→ What this task involves: Give again the entries below exactly, beginning at the first line and ending at the line with "Q: Label granularity?".

→ Records for the exercise:
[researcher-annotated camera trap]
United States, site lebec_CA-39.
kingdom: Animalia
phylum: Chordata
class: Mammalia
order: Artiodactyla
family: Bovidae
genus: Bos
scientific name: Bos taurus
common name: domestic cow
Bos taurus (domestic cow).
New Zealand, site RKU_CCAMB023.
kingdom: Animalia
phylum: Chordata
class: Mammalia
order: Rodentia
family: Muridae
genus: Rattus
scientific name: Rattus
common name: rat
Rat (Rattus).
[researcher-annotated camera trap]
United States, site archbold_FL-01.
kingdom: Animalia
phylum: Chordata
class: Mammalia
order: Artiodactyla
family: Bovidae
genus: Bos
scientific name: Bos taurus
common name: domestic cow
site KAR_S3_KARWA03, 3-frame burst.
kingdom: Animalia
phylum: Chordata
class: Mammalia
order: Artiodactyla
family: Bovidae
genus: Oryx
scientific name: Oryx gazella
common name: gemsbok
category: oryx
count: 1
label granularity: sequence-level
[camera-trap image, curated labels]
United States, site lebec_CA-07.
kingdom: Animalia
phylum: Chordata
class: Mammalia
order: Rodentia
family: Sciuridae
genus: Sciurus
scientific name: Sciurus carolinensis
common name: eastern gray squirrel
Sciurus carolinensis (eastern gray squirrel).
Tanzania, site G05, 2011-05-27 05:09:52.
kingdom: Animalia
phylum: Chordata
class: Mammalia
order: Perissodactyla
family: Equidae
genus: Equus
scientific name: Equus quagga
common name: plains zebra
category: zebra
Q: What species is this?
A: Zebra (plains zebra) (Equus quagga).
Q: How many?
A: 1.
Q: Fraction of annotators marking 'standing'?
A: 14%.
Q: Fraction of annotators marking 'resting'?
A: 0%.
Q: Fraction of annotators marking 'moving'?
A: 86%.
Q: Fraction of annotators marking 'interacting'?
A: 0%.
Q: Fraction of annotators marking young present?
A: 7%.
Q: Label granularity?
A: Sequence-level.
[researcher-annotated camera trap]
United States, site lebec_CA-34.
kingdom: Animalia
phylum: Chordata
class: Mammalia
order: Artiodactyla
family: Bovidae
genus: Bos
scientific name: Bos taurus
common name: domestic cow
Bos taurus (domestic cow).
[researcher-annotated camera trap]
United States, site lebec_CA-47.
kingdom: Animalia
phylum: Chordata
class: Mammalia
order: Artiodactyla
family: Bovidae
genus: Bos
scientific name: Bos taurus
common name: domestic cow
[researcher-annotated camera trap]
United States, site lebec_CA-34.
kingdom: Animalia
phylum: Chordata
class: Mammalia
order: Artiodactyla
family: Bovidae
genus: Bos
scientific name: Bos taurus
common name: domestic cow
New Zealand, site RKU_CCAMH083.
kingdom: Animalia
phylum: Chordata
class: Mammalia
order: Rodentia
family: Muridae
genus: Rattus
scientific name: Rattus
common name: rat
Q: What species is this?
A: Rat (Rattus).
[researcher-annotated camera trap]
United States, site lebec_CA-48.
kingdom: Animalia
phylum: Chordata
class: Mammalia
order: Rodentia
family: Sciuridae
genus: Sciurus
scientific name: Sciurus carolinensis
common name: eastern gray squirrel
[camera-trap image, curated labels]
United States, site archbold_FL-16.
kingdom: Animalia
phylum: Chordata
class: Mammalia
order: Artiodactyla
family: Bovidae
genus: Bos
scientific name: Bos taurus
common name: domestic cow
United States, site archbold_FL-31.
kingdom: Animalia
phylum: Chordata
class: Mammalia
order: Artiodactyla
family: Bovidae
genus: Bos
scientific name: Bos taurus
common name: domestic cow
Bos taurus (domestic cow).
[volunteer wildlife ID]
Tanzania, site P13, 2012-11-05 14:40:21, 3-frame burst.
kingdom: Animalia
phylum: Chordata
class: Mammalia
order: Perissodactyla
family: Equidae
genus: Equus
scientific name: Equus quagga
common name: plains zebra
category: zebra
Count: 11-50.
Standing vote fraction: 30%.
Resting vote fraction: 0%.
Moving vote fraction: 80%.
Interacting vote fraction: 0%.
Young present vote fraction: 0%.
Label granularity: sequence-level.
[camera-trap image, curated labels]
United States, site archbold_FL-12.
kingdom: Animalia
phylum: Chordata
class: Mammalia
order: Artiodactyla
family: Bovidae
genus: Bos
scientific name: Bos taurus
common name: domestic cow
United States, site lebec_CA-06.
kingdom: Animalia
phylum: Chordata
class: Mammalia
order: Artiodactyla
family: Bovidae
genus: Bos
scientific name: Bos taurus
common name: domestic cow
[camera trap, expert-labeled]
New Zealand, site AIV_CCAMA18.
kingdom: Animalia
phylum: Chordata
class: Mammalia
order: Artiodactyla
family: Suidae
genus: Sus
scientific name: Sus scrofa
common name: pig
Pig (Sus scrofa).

→ Exercise answer:
[researcher-annotated camera trap]
United States, site lebec_CA-39.
kingdom: Animalia
phylum: Chordata
class: Mammalia
order: Artiodactyla
family: Bovidae
genus: Bos
scientific name: Bos taurus
common name: domestic cow
Bos taurus (domestic cow).
New Zealand, site RKU_CCAMB023.
kingdom: Animalia
phylum: Chordata
class: Mammalia
order: Rodentia
family: Muridae
genus: Rattus
scientific name: Rattus
common name: rat
Rat (Rattus).
[researcher-annotated camera trap]
United States, site archbold_FL-01.
kingdom: Animalia
phylum: Chordata
class: Mammalia
order: Artiodactyla
family: Bovidae
genus: Bos
scientific name: Bos taurus
common name: domestic cow
site KAR_S3_KARWA03, 3-frame burst.
kingdom: Animalia
phylum: Chordata
class: Mammalia
order: Artiodactyla
family: Bovidae
genus: Oryx
scientific name: Oryx gazella
common name: gemsbok
category: oryx
count: 1
label granularity: sequence-level
[camera-trap image, curated labels]
United States, site lebec_CA-07.
kingdom: Animalia
phylum: Chordata
class: Mammalia
order: Rodentia
family: Sciuridae
genus: Sciurus
scientific name: Sciurus carolinensis
common name: eastern gray squirrel
Sciurus carolinensis (eastern gray squirrel).
Tanzania, site G05, 2011-05-27 05:09:52.
kingdom: Animalia
phylum: Chordata
class: Mammalia
order: Perissodactyla
family: Equidae
genus: Equus
scientific name: Equus quagga
common name: plains zebra
category: zebra
Q: What species is this?
A: Zebra (plains zebra) (Equus quagga).
Q: How many?
A: 1.
Q: Fraction of annotators marking 'standing'?
A: 14%.
Q: Fraction of annotators marking 'resting'?
A: 0%.
Q: Fraction of annotators marking 'moving'?
A: 86%.
Q: Fraction of annotators marking 'interacting'?
A: 0%.
Q: Fraction of annotators marking young present?
A: 7%.
Q: Label granularity?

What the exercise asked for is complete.